:: Request ::
Reproduce word for word everything in the records below from the line that contains "this 1040×590 image." down to the line that contains "rusty corrugated metal", with both of those lines included.
— START Data section —
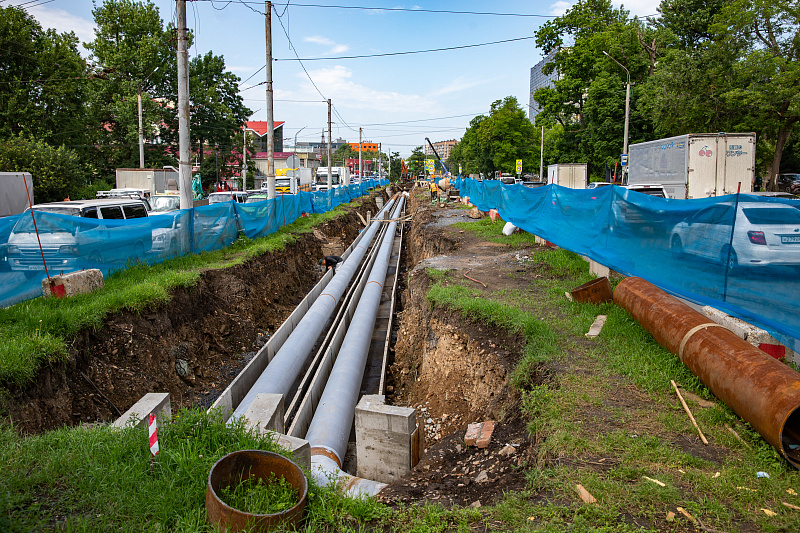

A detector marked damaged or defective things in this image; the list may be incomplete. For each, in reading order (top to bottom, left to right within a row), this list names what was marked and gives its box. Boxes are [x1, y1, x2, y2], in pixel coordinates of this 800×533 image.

rusty metal cylinder [612, 276, 800, 464]
rusty pipe [612, 276, 800, 464]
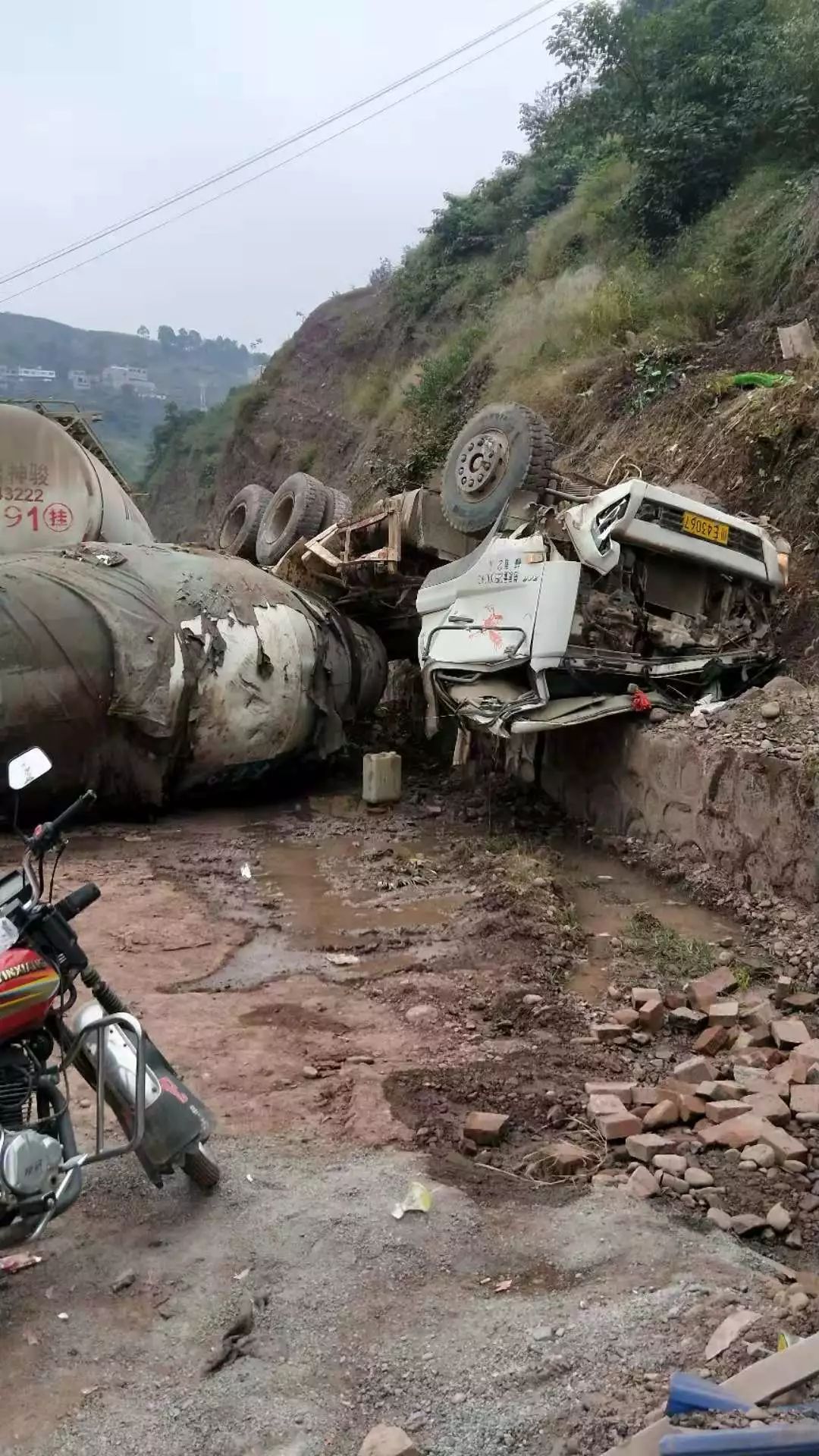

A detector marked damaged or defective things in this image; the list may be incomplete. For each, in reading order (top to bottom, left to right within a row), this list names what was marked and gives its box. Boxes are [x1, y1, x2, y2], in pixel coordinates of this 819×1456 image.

overturned tanker truck [0, 401, 384, 809]
broken brick [688, 966, 740, 1013]
broken brick [638, 1001, 664, 1037]
broken brick [688, 1025, 726, 1059]
broken brick [769, 1019, 804, 1054]
broken brick [641, 1094, 679, 1129]
broken brick [463, 1112, 507, 1147]
broken brick [623, 1129, 670, 1165]
broken brick [623, 1159, 655, 1194]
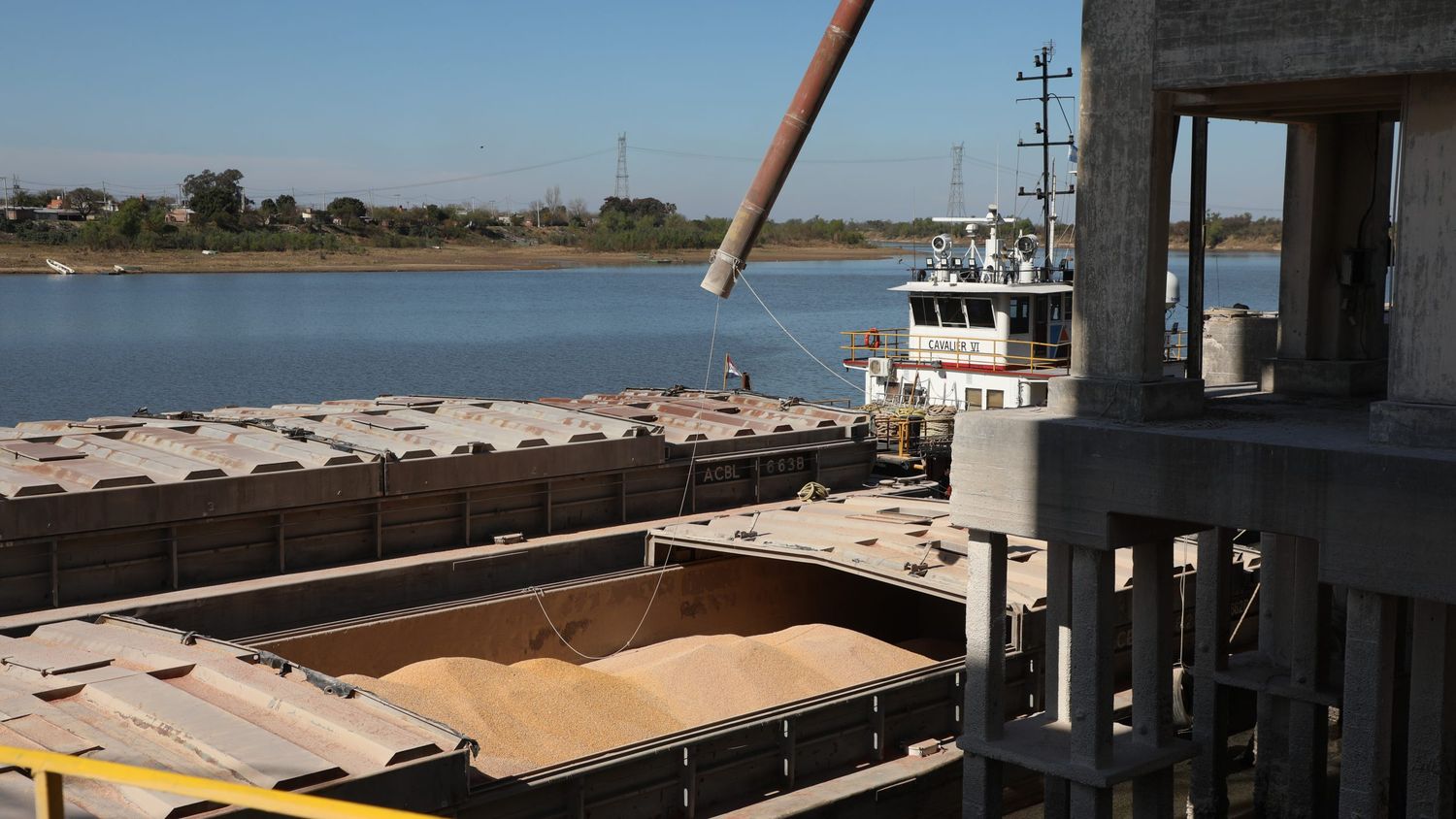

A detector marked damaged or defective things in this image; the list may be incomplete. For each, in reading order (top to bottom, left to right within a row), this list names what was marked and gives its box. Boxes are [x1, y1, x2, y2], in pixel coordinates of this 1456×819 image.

rusty metal surface [0, 619, 463, 814]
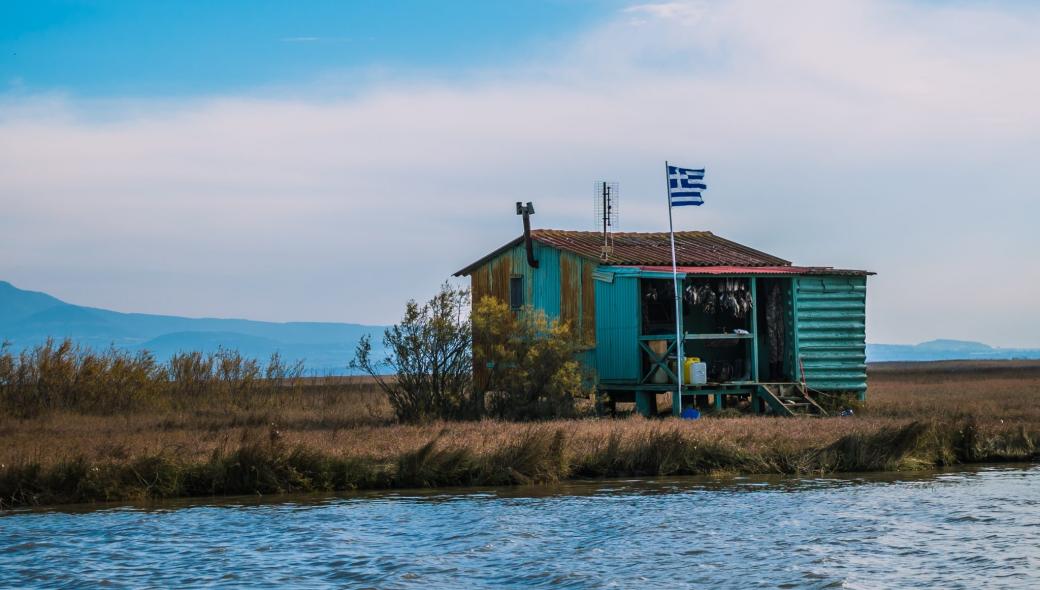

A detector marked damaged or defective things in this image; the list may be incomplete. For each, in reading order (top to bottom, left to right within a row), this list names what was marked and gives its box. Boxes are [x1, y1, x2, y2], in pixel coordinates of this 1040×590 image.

rusty corrugated metal roof [451, 229, 790, 278]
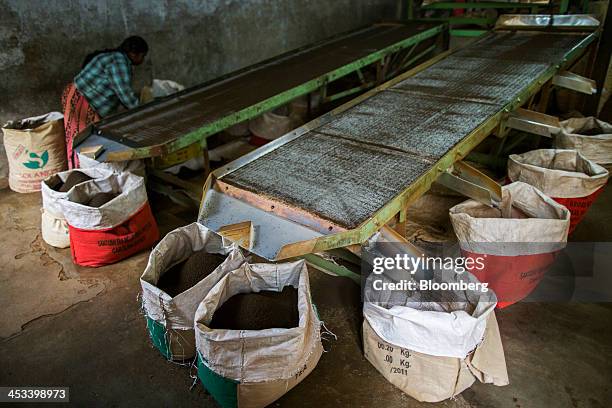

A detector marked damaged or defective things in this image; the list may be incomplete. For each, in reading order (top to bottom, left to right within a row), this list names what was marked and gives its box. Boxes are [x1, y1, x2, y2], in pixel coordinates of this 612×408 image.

rusty metal bracket [552, 71, 596, 95]
rusty metal bracket [506, 107, 560, 138]
rusty metal bracket [440, 162, 502, 209]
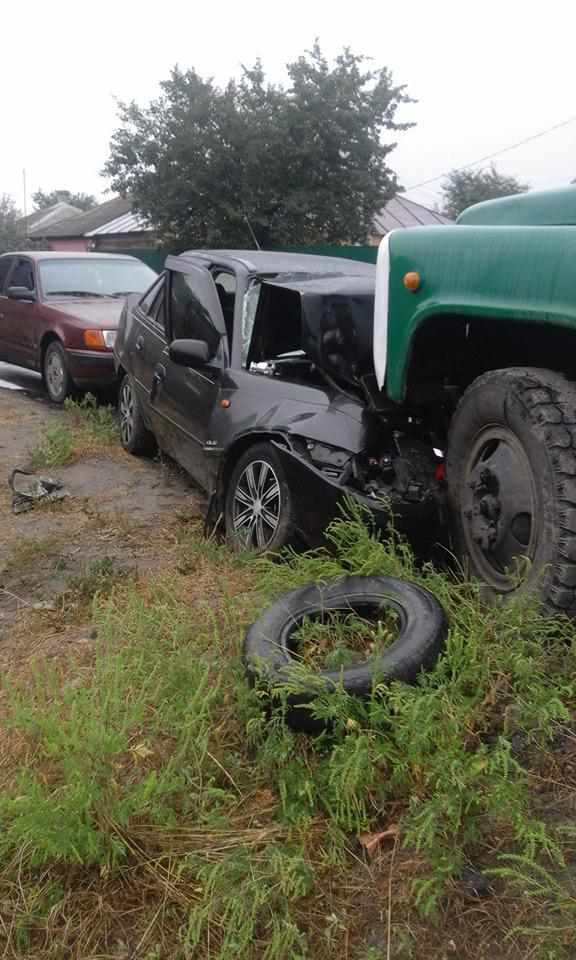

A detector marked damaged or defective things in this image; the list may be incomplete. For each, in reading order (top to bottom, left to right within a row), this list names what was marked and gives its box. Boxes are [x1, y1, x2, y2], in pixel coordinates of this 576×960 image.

detached tire [118, 374, 156, 456]
damaged side mirror [170, 338, 213, 368]
detached tire [224, 442, 300, 556]
demolished gray sedan [115, 251, 444, 552]
detached tire [448, 368, 576, 616]
detached tire [242, 572, 446, 732]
— END Data section —
:: Exercise output ::
A detector marked damaged or defective things in this image; the list may be incomplete. For each, in reading order (top to bottom, left to right within a row), this list names what was marked and gives its box. Boxes are [x1, y1, x2, y2], in pixel coordinates of this 1040×590 image.

rusty corrugated metal roof [451, 229, 790, 278]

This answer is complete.